Watchmen Page 1, Issue 1 original art.jpg
Heritage Auctions is selling the original art of Page #1, Issue #1 of WATCHMEN. You know, the “Call me Ishmael” of comics. “Dog carcass in alley this morning, tire tread on burst stomach. This city is afraid of me. I have seen its true face.”

The page is being sold by English designer, musician, DJ and TV host Stephen “Krusher” Joule, known for his work on albums by Iron Maiden, Ozzy Osbourne, Black Sabbath, Motley Crue, AC/DC, Deep Purple, Robert Plant and Motorhead, and a long stint as Art Director at Kerrang! Magazine. He purchased it from a comics shop for about $180 — it is expected to sell for more than $15,000.
 

“Sometime in late 1987 I was walking off an absolutely horrendous hangover on my way to work at Kerrang!, which meant that I was stumbling, mumbling and tumbling  through Covent Garden,” said Joule. “As I was passing the shop where I had originally bought my Watchmen comics, I saw a poster proclaiming ‘ORIGINAL WATCHMEN ARTWORK FOR SALE.’ My hangover cure was immediate.
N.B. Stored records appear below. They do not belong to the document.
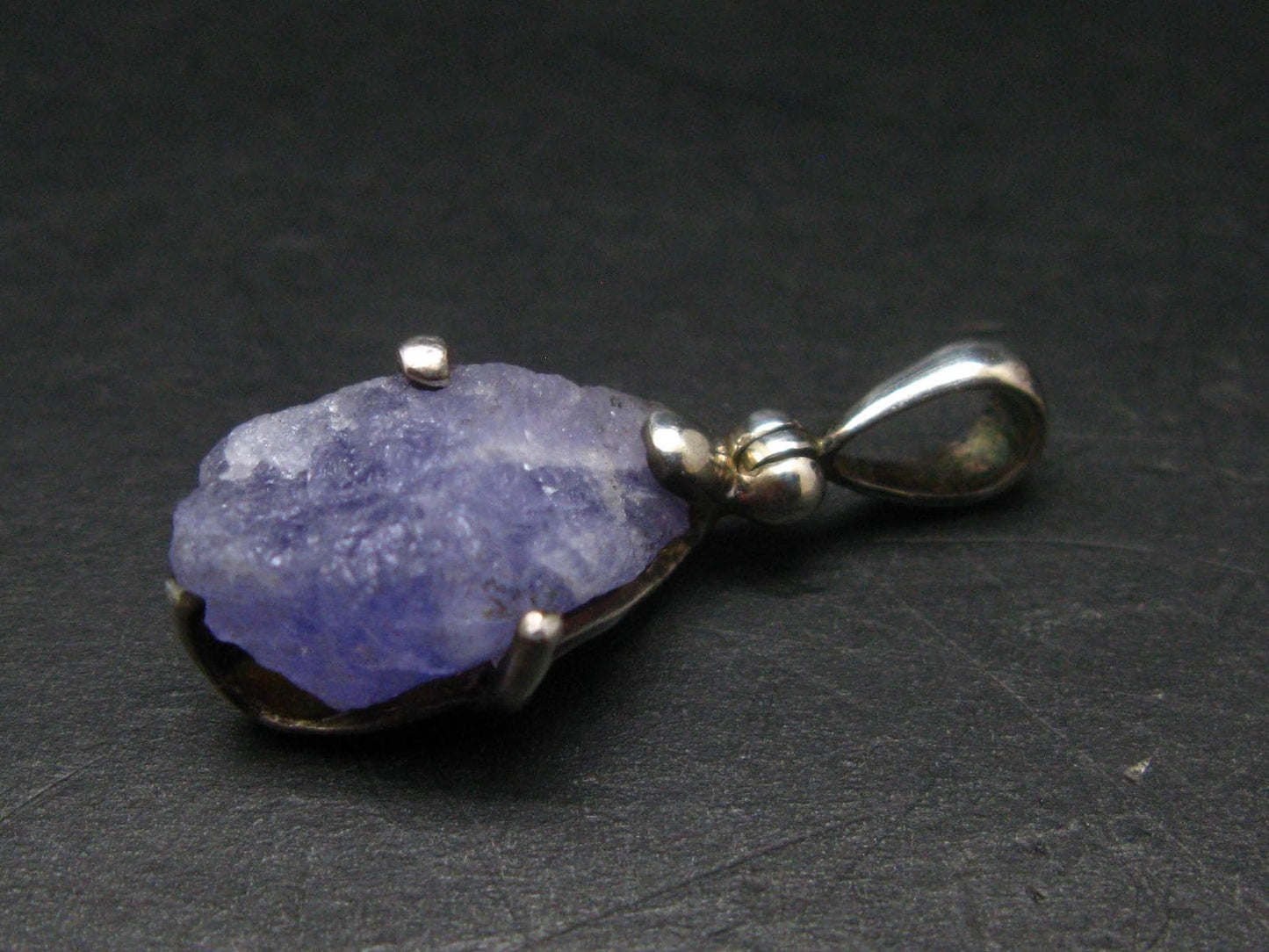 Rare Raw Hackmanite Silver Pendant from Afghanistan - 0.8" - 3.0 Grams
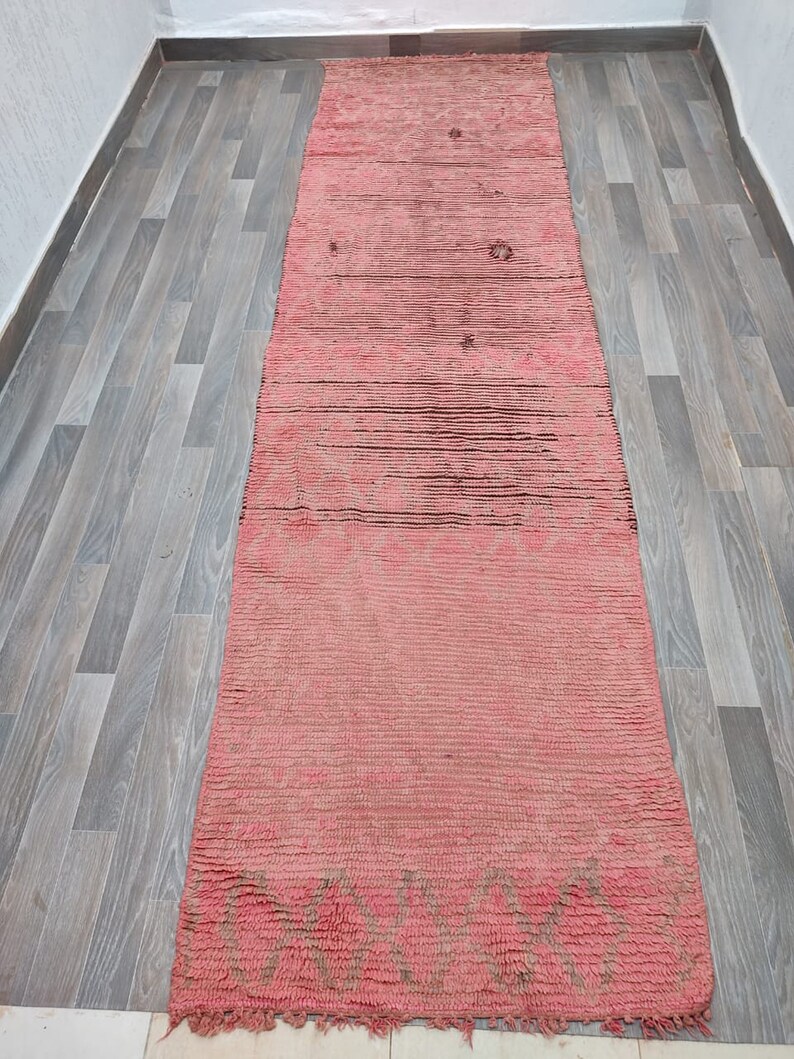 Pink runner rug 3x12 berber wool runner moroccan runner rug Etsy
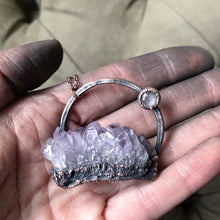Load image into Gallery viewer, Amethyst Cluster with Grey Moonstone Necklace #2 - Ready to Ship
This was the moment that I’d been waiting for all my life.”
 
Striding up to the door like a man on a mission, Joule asked “Where’s the Watchmen pages?”
 
The owner pointed to a person at the back of the shop who was picking up a portfolio.
 
“That man down there is looking at them,” Joule recalls being told. “I was like a greyhound out of a trap, followed closely by the owner, who was asking me ‘Is there any particular page you’re interested in?’ No sooner than the words were out of his mouth, and the man with the portfolio had just finished unzipping it, did I see a vision of beauty, the Holy Grail, Page #1, issue #1. I pointed to it and said, ‘Yes! That one!”
 
“Watchmen pages have proven very scarce on the open market,” said Todd Hignite, Consignment Director for Heritage, “and do not change hands very often. In fact, this is the first one Heritage has ever offered – so we couldn’t be more excited that it’s the page that kicks off the entire Alan Moore/Dave Gibbons saga. Many people who’ve never read any other comic books have read Watchmen, and given that mass appeal, we expect very strong demand for this lot.”
 
In fact, Joule began to realize the importance of this very page many years ago when he attended an Alan Moore and Dave Gibbons signing, where he brought this page to get the signatures of the Watchmen creators.
 
“When I asked (Gibbons) to sign this page he was more than willing,” said Joule, “but when he saw that it was Page #1, Issue #1, he said, ‘Bloody hell, I told the wife not to sell that one!’ Sadly for him, it was a little too late.”